Kaylee’s fingers tightened around my arm like a vise as she took a step closer to me. Her eyes were wide and focused on the far end of the parking lot.
(Embrace by Cherie Colyer)
In just a few sentences the reader is alerted that trouble is coming. Showing a character’s actions and facial expression, in essence, zoomed in on that character, adding suspense and a sense of mystery.
Another way to set the scene is by using a combination of words that elicit pleasant thoughts as well as the feeling of dread:
A faint crackle like the crunch of dried leaves under dainty feet seemed to enter the kitchen through the open window. A weak pop-pop-swish slithered by me thereafter, and the sweet aroma of honeydew filled my nostrils. I spun around, expecting to see a bright-eyed faerie with sparkling cheeks and pointy little ears near the stove, but I was alone.

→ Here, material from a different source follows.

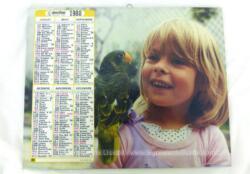 Ancien almanach des P.T.T. de 1988 avec d'un coté la photo d'une fillette avec une perruche et un bébé avec un ours bleu de l'autre. Il y a 12 feuillets supplémentaires.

(Hold Tight by Cherie Colyer)
Or maybe you want the scene to be light and playful:
We were a jumbled mass of arms and legs. His belt buckle rubbed the bare skin of my stomach, and his neck was in perfect kissing distance. My gaze traveled to his lips. His close proximity had me forgetting I was winning the game of keep-away until he snatched the case from me.
(Embrace by Cherie Colyer)
Now it’s your turn. Below are ten tips to help you set the scene:
- Use action instead of telling where your characters are.
- Plant images that convey tone.
- Show us what time of day it is.
- Help the reader see the immediate surroundings.
- Show your characters’ body language.
- Show your characters’ facial expressions.
- Show what your characters are doing physically.
- Incorporate different senses (sight, touch, smell).
- Show your characters’ mood (angry, happy, scared, etc.).
- Let the reader know what your characters want.
You don’t have to include all of these in every scene, but by using different combinations you will paint a picture with words that is as vivid and detailed as the movies and television.
Thanks for stopping by. Please feel free to share your tips in the comments.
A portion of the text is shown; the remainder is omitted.